When considering the mutated dataset, the average computation times increased by 69% (cd-hit-454), 48% (otupipe), 61% (ESPRIT-tree) and 90% (DBC454). This can be explained by the number of unique sequences that are increased in the mutated datasets compared with the original one.

4 DISCUSSION

The use of generalized profiles for defining the hyper-variable ITS1 by its highly conserved flanking regions alleviates most of the sensitivity problems encountered with pattern-based search methods (Bellemain et al., 2010), including sequencing errors, such as indels. In addition, this permits the recovery of all the ITS1 from the EMBL, irrespective of the particular primers that have been used by the original authors.

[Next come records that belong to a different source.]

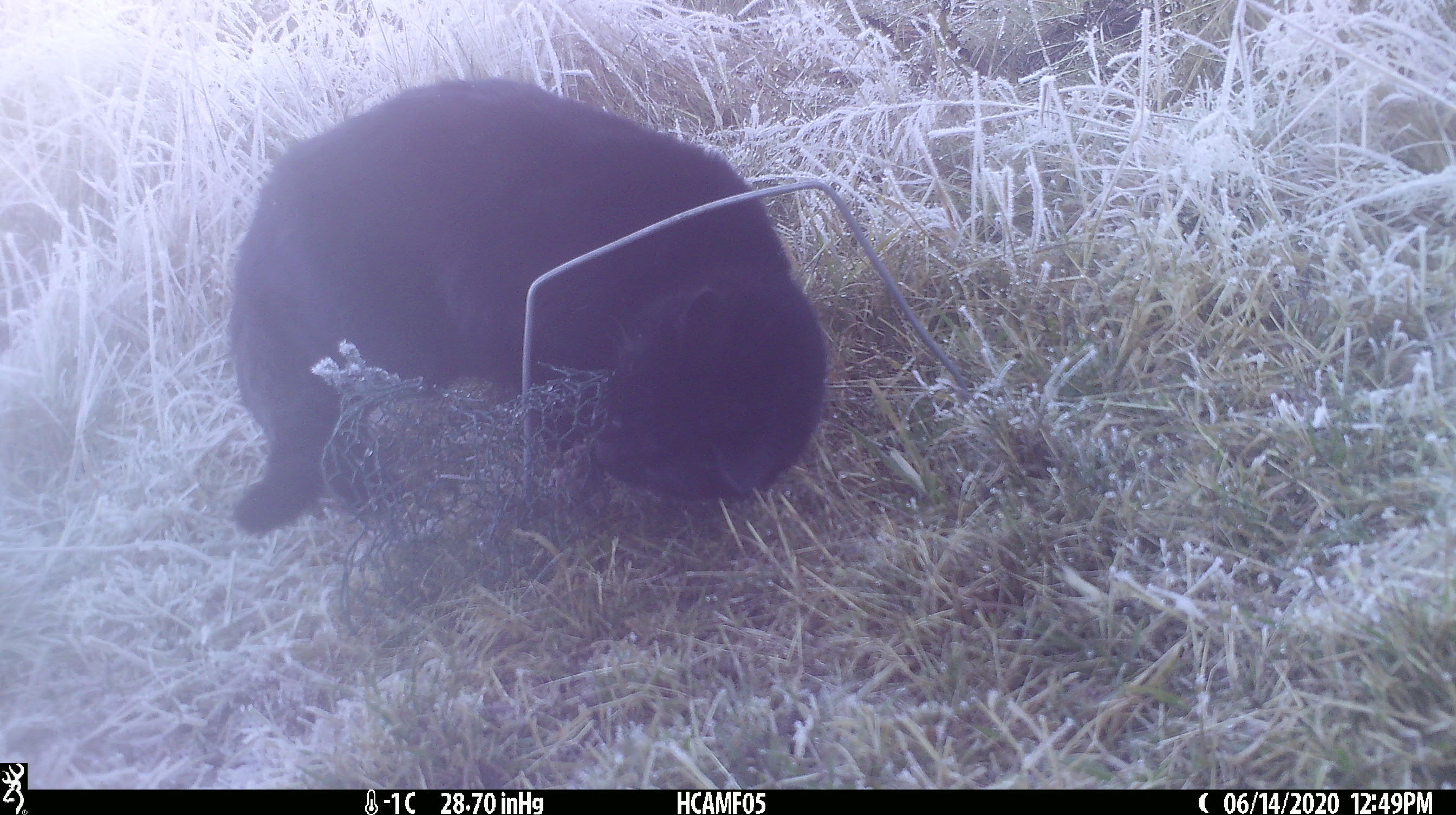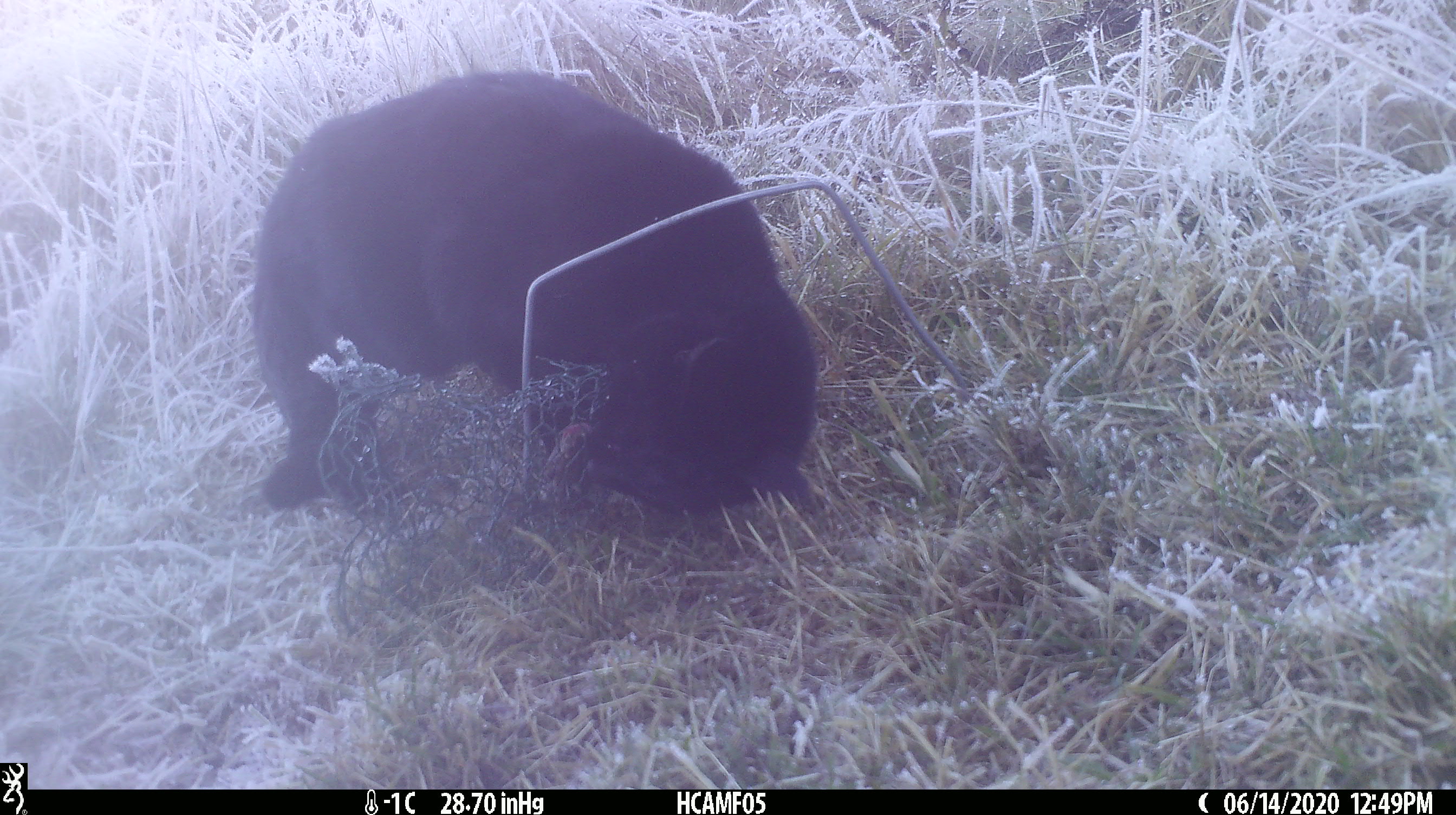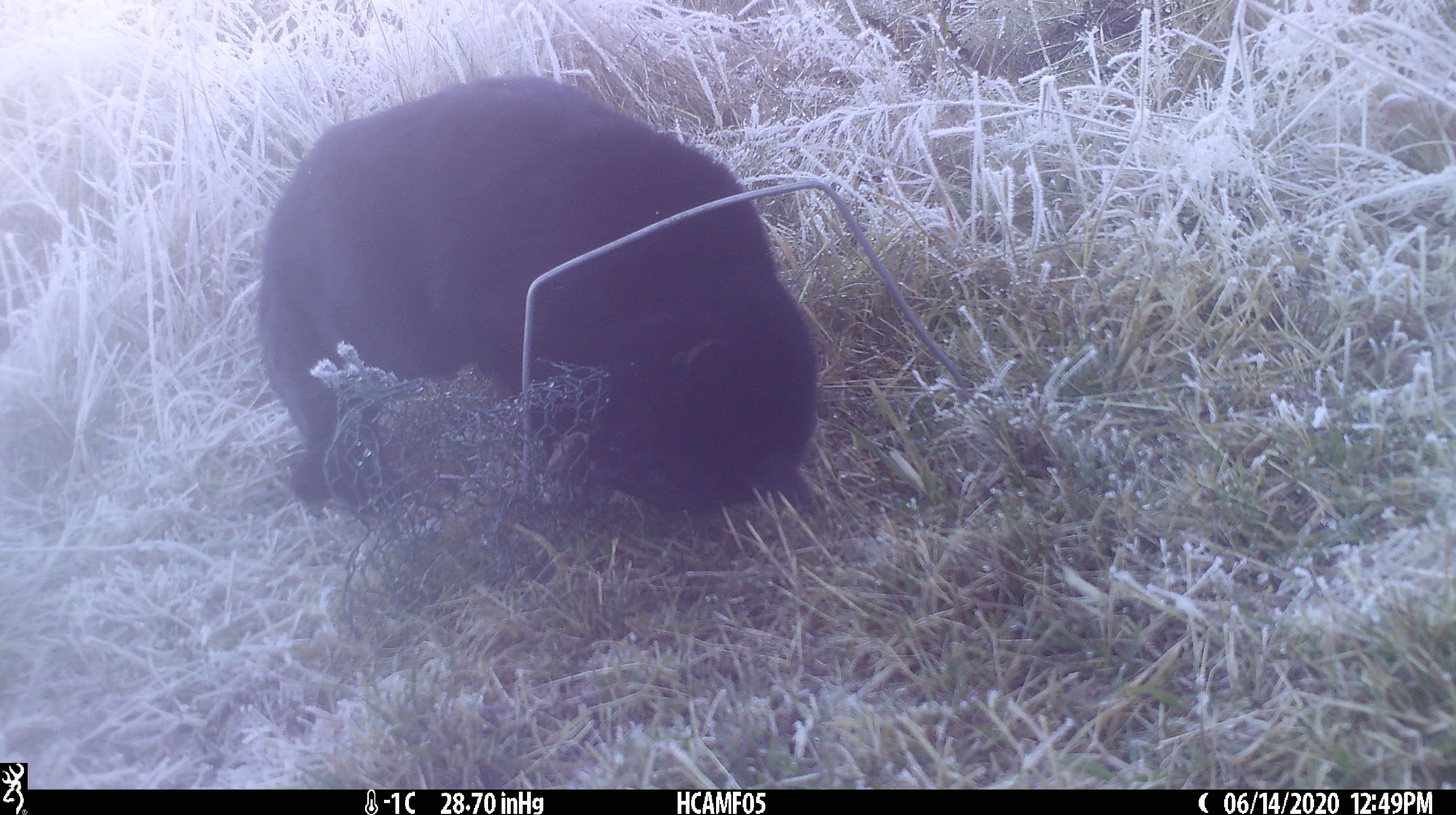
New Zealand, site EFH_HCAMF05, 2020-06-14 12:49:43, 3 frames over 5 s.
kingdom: Animalia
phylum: Chordata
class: Mammalia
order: Carnivora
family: Felidae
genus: Felis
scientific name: Felis catus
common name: domestic cat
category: cat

DBC454 relies on an arbitrarily defined encoding of every sequence as a point in a 48-dimensional space. When this encoding is used for hierarchical density-based clustering, an especially robust partition of the input sequences is obtained, which a posteriori corroborates its relevance.

DBC454 uses density-based clustering to identify groups of related sequences that are naturally dense in the input dataset. As a density-based method, DBC454 places no constraints on the cluster shape and radius, and has no concept of a cluster center. In contrast to all the other algorithms considered here, which remove the redundancy among the sequences as an initial step, DBC454 explicitly uses this information for the clustering (see the note on ESPRIT-Tree below). One of the unintuitive aspects of density-based clustering is that its performance tends to improve with the size of the input dataset, contrary to many other clustering approaches. Our results show that this approach leads to especially robust partitions without being detrimental to the overall accuracy.

This study demonstrates that DBC454 and ESPRIT-tree (at a carefully chosen level) are currently the two most robust methods for the definition of OTUs in the dataset we have studied. The partitions produced by these two methods are only slightly different and essentially compatible. The key observation here is that DBC454 and ESPRIT-Tree rely on completely different algorithmic approaches. This indicates that both methods are actually capable of ‘recognizing’ the same structure in the input dataset, which is an encouraging result regarding the future reproducibility of the experiments in the field of metagenomics. It must be noted that the ESPRIT-Tree algorithm also includes a ‘density-sensitive’ computation step, i.e. the weighting scheme that is used to update the probabilistic sequences at level greater than 0 (Cai and Sun, 2011). This might help to explain the convergent results obtained for DBC454 and ESPRIT-Tree.

Recently, much attention has been placed on the benefits of ‘denoising’, i.e. correct the suspected sequencing errors of the pyro-sequences before performing the taxonomy-independent analysis itself (Bonder et al., 2012). Considering their particular sensitivity to the sequencing errors demonstrated here, this recommendation obviously makes sense when cd-hit-454, otupipe or ESPRIT-Tree (at the lowest level) is used for the clustering analysis. However, the introduction of an additional pre-processing step implies the optimization of additional parameters and has a cost in terms of CPU, which is currently prohibitive for large datasets. Instead of requiring two successive steps (‘denoising’ followed by clustering), we have shown here that the clustering process itself can be used at the same time to produce a robust partition (insensitive to sequencing errors) and to identify the outlier sequences, i.e. those that were pooled as ‘noise’ in this article.